For the everyday Nigerian who cannot afford expensive screening, what is a practical first step?

The good news is that the most powerful early-detection tools cost almost nothing. A monthly breast self-examination, which any woman can learn from a five-minute video online, has helped countless women catch lumps early. Knowing your family history is another free tool-if cancer runs in your family, your doctor needs to hear that the very first time you walk in, because it changes the screening schedule that gets recommended. For men, simply mentioning prostate concerns at any clinic visit, even one for an unrelated complaint, costs nothing but can save a life.

Beyond that, lifestyle is the largest free intervention available to us. Reducing processed meats, smoking, and alcohol, staying active, and prioritising sleep all, lower cancer risk across the board. Vaccinations are also increasingly available at primary healthcare centres at subsidised rates, and many state-level campaigns offer them at no cost during awareness months. I always encourage people to take advantage of those windows when they come. The real first step is to stop assuming that cancer is a problem for other people, in other families, in other states. It is not!

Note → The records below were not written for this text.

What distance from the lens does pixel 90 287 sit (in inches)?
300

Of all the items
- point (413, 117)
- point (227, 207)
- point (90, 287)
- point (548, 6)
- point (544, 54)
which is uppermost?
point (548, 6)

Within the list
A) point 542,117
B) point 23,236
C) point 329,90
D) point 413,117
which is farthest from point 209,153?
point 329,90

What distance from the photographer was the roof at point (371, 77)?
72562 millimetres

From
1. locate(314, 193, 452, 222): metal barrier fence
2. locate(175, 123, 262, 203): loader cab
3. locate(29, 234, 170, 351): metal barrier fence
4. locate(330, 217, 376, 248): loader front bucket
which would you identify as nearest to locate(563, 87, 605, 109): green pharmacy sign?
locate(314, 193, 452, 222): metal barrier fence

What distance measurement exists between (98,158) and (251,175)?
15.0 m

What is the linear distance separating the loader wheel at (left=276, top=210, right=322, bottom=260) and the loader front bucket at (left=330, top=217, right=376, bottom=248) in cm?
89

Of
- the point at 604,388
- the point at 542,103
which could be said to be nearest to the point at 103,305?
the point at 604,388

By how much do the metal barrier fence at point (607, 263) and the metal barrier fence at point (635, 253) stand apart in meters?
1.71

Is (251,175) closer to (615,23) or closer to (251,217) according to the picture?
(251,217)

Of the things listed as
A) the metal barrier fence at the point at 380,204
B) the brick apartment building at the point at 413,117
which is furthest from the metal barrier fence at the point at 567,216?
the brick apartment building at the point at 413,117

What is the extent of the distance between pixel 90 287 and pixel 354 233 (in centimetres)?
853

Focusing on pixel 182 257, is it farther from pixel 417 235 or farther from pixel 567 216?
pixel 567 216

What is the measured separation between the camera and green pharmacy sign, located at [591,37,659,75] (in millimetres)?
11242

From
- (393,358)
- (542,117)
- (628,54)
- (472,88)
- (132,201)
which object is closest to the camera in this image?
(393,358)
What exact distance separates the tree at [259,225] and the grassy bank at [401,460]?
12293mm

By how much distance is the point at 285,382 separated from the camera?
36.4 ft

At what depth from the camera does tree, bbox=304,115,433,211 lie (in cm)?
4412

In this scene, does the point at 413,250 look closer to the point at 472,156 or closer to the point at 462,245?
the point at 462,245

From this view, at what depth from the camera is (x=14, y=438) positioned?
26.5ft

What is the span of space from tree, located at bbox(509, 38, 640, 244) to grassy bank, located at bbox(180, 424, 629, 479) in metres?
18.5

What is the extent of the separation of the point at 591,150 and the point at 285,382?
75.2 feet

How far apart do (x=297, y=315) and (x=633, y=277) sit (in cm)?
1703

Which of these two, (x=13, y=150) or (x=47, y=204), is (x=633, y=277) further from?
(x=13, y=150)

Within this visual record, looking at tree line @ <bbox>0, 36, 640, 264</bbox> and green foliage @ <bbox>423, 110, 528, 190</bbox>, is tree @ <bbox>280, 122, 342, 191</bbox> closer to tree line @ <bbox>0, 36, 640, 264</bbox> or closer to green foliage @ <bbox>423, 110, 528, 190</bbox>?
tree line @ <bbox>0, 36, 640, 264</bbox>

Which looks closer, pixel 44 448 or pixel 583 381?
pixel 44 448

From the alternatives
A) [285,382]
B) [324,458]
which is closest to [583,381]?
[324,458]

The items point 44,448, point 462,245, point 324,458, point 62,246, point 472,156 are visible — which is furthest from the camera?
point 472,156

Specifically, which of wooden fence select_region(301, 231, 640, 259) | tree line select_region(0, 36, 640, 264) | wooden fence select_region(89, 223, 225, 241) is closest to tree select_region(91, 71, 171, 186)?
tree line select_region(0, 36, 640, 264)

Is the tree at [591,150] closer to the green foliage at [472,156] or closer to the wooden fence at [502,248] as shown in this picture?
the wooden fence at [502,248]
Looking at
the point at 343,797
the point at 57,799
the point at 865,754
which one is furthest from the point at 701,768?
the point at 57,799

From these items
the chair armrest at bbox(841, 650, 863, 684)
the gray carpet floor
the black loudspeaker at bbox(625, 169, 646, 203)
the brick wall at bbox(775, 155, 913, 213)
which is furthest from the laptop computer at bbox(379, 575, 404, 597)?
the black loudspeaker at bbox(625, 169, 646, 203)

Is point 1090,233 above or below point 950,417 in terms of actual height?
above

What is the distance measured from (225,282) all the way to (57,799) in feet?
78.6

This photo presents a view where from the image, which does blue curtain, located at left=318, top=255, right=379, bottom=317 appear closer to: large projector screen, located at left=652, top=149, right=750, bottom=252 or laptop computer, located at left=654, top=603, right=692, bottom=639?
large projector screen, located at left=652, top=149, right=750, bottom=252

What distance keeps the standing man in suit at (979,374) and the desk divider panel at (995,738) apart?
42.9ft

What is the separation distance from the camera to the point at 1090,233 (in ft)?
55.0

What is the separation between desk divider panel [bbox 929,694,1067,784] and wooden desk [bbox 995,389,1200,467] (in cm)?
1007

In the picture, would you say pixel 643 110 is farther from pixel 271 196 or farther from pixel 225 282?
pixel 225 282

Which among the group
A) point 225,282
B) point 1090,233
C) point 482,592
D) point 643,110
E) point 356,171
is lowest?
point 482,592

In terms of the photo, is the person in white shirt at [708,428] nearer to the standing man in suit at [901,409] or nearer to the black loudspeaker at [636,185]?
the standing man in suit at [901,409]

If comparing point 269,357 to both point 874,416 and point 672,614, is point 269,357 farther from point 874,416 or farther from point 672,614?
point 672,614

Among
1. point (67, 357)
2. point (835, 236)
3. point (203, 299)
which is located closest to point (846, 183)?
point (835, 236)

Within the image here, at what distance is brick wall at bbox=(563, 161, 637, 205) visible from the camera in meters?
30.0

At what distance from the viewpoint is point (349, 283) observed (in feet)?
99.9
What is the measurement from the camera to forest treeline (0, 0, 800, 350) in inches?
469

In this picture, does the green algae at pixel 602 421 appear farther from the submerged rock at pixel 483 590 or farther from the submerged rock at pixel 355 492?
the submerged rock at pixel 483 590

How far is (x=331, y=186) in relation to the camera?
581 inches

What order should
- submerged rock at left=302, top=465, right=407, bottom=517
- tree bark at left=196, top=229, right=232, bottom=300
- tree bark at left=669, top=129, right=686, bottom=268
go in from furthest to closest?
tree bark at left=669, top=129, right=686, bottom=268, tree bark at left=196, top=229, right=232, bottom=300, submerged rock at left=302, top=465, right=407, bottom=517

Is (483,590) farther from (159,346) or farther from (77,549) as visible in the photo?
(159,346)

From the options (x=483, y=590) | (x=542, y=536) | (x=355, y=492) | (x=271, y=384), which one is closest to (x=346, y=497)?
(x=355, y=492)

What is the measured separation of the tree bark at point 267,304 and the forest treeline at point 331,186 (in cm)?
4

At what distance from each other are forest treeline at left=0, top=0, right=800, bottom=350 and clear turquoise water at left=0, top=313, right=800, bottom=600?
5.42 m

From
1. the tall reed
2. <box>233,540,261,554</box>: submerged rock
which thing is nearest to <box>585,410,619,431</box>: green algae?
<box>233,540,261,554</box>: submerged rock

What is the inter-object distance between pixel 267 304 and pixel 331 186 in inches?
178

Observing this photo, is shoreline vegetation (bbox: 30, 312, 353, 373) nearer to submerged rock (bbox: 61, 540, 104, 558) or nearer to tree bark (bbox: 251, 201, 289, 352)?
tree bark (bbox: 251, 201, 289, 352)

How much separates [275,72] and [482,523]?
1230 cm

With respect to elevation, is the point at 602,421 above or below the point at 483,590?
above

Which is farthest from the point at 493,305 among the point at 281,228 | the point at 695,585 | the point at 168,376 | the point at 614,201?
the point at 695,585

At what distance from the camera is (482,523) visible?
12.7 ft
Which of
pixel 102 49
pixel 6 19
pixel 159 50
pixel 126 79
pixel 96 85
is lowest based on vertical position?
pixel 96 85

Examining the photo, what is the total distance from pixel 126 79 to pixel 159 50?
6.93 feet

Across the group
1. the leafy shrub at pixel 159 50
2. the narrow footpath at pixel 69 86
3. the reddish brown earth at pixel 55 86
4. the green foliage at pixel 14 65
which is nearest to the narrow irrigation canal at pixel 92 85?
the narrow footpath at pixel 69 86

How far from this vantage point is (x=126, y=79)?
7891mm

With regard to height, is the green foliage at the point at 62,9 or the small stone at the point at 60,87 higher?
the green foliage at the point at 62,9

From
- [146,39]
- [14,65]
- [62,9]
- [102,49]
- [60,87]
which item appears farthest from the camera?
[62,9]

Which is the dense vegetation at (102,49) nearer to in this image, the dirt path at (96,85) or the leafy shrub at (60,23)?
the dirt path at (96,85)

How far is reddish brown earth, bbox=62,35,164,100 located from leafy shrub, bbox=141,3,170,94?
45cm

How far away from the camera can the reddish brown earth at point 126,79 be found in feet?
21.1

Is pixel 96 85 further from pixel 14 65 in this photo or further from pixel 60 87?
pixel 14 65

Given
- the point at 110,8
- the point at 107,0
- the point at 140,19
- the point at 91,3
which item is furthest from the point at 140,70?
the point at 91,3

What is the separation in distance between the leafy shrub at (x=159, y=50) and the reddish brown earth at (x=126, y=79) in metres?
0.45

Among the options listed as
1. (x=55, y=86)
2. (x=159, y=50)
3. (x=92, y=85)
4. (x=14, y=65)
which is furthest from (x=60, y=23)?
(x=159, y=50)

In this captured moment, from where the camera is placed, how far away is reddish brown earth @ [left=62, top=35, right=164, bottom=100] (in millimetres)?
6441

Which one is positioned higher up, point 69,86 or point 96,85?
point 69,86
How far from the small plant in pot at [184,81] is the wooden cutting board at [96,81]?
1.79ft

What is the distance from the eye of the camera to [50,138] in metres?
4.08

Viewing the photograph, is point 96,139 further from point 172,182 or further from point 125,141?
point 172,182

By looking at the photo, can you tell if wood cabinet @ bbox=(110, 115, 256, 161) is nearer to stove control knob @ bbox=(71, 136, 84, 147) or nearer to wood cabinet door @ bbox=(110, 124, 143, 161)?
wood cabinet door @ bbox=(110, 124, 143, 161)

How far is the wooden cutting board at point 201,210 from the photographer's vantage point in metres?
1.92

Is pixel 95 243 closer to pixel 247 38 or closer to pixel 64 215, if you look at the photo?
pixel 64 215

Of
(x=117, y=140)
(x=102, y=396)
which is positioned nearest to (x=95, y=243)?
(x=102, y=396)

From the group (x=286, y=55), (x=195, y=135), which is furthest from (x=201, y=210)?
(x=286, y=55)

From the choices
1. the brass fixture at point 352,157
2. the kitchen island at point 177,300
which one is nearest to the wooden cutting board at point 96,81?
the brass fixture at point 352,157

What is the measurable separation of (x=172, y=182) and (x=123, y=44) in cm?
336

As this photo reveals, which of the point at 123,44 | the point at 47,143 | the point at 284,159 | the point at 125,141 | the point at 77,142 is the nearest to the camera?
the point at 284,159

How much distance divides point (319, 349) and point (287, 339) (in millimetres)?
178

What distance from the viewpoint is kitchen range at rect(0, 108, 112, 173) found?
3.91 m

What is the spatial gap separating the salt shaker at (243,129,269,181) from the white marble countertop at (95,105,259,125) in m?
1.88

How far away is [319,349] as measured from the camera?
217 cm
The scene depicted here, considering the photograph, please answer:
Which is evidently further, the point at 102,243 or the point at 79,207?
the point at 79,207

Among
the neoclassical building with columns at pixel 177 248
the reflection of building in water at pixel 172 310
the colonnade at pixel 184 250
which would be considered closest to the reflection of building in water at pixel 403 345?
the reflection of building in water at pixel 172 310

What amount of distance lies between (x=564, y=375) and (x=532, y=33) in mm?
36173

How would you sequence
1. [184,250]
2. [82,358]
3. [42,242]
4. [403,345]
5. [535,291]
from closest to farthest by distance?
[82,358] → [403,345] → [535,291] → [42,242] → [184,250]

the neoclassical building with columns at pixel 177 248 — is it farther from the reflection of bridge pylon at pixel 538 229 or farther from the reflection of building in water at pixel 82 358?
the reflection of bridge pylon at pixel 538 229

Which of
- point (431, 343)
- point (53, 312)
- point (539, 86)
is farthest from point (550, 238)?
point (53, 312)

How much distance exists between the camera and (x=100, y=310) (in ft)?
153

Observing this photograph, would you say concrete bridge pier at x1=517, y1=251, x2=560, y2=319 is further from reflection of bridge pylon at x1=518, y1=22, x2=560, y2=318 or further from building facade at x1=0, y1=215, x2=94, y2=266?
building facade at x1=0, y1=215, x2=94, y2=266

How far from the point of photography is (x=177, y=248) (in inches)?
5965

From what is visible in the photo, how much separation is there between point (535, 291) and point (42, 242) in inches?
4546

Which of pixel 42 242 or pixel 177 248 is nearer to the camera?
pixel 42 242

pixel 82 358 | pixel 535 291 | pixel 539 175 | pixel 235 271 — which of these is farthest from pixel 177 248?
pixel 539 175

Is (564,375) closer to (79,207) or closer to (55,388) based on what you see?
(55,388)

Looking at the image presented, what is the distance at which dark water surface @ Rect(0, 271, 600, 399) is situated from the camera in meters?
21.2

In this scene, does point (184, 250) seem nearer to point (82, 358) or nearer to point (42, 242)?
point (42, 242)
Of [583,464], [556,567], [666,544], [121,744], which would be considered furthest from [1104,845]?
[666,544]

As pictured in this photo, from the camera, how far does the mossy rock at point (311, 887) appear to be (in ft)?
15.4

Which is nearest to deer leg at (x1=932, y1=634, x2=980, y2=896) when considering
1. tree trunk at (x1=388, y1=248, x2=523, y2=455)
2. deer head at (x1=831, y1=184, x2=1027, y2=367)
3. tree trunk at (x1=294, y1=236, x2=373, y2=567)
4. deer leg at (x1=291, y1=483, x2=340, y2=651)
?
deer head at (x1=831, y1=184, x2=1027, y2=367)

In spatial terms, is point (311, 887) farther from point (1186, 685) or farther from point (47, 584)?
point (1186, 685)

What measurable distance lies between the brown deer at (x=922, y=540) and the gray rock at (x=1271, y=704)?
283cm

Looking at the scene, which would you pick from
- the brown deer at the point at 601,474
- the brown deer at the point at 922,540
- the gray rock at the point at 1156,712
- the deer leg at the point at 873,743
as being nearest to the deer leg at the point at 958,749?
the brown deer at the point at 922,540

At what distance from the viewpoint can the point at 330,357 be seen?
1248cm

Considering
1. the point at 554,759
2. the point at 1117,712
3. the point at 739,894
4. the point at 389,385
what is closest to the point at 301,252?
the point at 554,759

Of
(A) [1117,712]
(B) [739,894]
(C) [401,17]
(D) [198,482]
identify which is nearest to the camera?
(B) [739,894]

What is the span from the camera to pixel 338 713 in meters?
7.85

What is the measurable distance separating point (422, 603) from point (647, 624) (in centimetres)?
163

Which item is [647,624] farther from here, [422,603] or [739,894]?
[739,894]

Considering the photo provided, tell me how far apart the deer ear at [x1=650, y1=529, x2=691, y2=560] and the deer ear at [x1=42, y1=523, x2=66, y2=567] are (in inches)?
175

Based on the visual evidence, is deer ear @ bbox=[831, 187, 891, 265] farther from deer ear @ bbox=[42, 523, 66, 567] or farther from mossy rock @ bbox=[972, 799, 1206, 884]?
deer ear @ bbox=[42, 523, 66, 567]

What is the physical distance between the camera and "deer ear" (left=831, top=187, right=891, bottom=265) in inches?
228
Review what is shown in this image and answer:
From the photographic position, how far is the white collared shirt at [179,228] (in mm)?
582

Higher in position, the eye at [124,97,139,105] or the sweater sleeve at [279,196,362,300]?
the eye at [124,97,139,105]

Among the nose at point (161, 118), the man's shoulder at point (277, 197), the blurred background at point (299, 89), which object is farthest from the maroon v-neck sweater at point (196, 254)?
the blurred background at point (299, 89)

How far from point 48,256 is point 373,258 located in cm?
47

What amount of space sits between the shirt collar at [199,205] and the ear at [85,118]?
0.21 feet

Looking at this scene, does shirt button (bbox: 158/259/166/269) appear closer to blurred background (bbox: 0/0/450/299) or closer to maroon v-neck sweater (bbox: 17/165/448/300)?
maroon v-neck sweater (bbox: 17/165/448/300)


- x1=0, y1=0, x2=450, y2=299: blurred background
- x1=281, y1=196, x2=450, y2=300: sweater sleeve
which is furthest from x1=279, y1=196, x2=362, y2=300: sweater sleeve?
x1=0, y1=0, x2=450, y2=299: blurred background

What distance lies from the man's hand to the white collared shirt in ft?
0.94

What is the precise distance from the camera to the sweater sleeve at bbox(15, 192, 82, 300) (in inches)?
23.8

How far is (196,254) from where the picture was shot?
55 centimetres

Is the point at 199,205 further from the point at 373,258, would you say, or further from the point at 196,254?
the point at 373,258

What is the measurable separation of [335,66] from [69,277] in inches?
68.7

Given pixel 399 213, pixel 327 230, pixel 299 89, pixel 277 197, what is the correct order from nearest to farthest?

Lastly, in what way or manner can Nigerian families start having these difficult conversations about cancer?

The easiest way in is to lead with curiosity, not fear. Instead of opening with a warning to a parent or sibling, share something you learned: an article, a chart, a story, or a survey result. People listen better when they feel informed rather than scolded. Once the door is open, gentle questions tend to follow naturally. Has anyone in our family had cancer? When last did you go for a general check-up? Have you heard about the HPV vaccine for the girls in the house?

Cancer carries a lot of cultural weight in Nigeria, and the silence around it often comes from love, not from carelessness. People stay quiet because they are afraid of jinxing things or of worrying the people they care for. But that silence is exactly what makes late diagnoses so common. We need to keep saying, kindly and patiently, that talking about cancer does not invite it. Awareness invites survival!